Table 2. — Comparison of available tools for DG predictions. The webservers are compared in terms of characteristics related to their general design, allowed input, data sources used and results section. A traffic light colour system was used for a rapid visual evaluation. ¹Predictions are not necessarily disease specific, but DG data are used in the model. ²Only Human Phenotype Ontology terms (HPOs) are allowed, and they have to be retrieved externally by the user. GG stands for gene–gene (interactions among biological factors), DG stands for disease-gene, and TM stands for text mining (associations mined from scientific literature)

Although GeneMANIA, MaxLink and ToppGenet can make predictions of DG associations, they require the user to perform an extra manual step that is not trivial. Furthermore, GeneMANIA and ToppGenet make use of databases of DG associations for their prediction, as a result, the user-defined input disease genes are likely to largely overlap with DG sets in their databases, leading to trivial and potentially misleading predictions. MaxLink does not use DG databases to build the model, and GeneMANIA is flexible in regard to the databases used so that DG databases can be excluded. However, considering that many human diseases have genetic causes that overlap to some extent or underlie common biological mechanisms, DG databases are a powerful source of information for the prediction of novel DG associations. Therefore, excluding them from the model could impact their performance.

Performance evaluation

We used the DisGeNet data to simulate prospective prediction performance using a temporal hold-out as an external validation set. We trained the model on DG associations up to and including 2018 and evaluated on all subsequent data as of DisGeNet v7.0 (Table 3). The KG contained DG associations from DisGeNet (v7 2018), protein-protein interactions from IntAct (2020-11-06) and gene function from Gene Ontology (2020-11-17). These three databases are the default setting in DGLinker. Assessing the performance of DG predictions presents several challenges. Due to our limited knowledge of the genetic landscape of most human diseases, complete sets of true positives and true negatives are generally not available. As a consequence, classic metrics such as precision and recall, might not be adequate in this context. Instead, we assessed the model performance using a hypergeometric test for enrichment of newly associated genes in the set of predictions from the model vs the background of all genes in the knowledge graph. Enrichment was considered significant if P < 0.05 for hypergeometric test for enrichment following 5% false discovery rate correction. 1131 diseases had at least one new associated gene by 2020 in DisGeNet. For 91% (1024) of these, at least one of the new associated genes was in the KG. For 804 diseases, the model could be trained and made predictions of new disease associated genes. The predictions were significantly enriched for new genes for 184 diseases (22.9%). During training, the model is optimising the J statistic defined as sensitivity + specificity – 1. The top-scoring models (training achieved J ≥ 0.9, Supplementary Figure S1) were significant in 42.2% of cases (146/346).
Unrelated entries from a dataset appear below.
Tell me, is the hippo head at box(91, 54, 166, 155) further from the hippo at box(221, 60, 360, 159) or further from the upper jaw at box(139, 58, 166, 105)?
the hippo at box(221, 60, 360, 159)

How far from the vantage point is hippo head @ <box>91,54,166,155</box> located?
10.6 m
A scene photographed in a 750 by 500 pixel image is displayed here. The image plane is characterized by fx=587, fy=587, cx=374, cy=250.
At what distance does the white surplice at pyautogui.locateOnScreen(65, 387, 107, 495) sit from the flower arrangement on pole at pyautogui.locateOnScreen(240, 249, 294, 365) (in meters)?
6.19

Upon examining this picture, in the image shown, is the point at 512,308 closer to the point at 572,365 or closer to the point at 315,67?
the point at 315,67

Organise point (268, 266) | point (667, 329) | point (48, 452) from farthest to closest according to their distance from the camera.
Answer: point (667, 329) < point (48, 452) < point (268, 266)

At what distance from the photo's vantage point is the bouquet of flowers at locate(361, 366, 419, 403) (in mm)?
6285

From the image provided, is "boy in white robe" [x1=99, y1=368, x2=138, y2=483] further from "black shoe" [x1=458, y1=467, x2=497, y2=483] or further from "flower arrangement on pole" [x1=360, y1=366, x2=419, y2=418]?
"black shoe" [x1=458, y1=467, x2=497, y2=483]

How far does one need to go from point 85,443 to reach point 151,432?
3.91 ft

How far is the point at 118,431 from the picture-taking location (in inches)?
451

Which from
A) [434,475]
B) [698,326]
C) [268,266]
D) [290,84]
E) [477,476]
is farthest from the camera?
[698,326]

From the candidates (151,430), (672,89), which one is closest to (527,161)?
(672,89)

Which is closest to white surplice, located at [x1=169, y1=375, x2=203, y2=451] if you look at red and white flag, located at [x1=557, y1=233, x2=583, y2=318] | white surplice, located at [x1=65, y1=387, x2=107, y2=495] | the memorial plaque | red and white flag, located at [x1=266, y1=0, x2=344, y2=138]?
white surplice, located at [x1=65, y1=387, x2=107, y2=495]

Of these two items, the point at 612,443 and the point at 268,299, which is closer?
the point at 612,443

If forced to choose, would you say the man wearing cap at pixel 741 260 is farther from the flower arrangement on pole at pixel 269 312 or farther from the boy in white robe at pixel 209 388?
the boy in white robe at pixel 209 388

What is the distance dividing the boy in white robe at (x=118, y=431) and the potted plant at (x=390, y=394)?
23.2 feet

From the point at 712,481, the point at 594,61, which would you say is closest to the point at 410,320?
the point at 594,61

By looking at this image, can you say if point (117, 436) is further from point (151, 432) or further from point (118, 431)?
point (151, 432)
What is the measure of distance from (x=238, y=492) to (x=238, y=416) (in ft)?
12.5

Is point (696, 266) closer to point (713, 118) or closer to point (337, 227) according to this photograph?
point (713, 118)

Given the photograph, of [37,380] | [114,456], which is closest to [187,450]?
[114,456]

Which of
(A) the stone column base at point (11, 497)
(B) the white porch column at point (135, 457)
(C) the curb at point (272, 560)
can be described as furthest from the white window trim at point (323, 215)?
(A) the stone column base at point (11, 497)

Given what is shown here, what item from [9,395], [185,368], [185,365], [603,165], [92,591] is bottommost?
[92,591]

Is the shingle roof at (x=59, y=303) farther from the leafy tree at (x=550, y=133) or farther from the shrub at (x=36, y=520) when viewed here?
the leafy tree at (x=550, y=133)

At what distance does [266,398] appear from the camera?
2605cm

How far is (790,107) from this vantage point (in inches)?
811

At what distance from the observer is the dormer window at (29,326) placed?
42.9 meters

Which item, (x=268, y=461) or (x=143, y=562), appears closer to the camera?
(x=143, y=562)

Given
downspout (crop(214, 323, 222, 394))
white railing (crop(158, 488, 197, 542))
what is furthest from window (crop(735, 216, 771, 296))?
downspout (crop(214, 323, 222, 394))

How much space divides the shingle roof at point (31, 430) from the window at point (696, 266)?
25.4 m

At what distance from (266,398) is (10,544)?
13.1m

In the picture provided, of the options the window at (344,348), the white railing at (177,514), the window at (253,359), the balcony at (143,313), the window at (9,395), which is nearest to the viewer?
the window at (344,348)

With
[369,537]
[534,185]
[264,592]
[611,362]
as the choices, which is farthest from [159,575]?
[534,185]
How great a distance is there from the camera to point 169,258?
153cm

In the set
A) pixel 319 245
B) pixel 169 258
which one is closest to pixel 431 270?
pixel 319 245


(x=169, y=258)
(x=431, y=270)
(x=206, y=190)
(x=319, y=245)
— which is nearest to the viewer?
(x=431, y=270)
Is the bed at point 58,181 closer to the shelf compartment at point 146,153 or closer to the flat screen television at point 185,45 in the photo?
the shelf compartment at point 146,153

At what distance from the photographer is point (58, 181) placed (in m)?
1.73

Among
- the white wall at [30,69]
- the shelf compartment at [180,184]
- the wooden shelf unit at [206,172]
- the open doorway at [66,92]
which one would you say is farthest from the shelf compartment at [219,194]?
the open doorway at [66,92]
Table 3. — Temporal external validation of predictive performance using DisGeNet. All disease-gene associations in DisGeNet up to 2018 were used to predict associations added by 2020. Significance is determined at threshold P < 0.05 after 5% false discovery rate correction for multiple comparisons. ‘Overall’ = values for all models, ‘Significant’ = values for all models that were significant in validation, ‘Not significant’ = values for all models that were not significant in validation. ‘IQR’ = Interquartile range

Given the low number of new associated genes for many phenotypes (median = 2), in some cases even predicting all of them could not result in a significant test. This might result in the underestimation of the model performance. We therefore also reported the overall performance considering only those models that could be significantly enriched given the number of predicted and predictable genes (Table 3, ‘validation has sufficient power’). In these cases, the predictions were enriched for new disease genes in 39.1% (200/512) of all models and 45.2% (146/323) of the models whose training achieved J ≥ 0.9. For an overview of how the performance varies with J please see Supplementary Figure S1 and Table S1.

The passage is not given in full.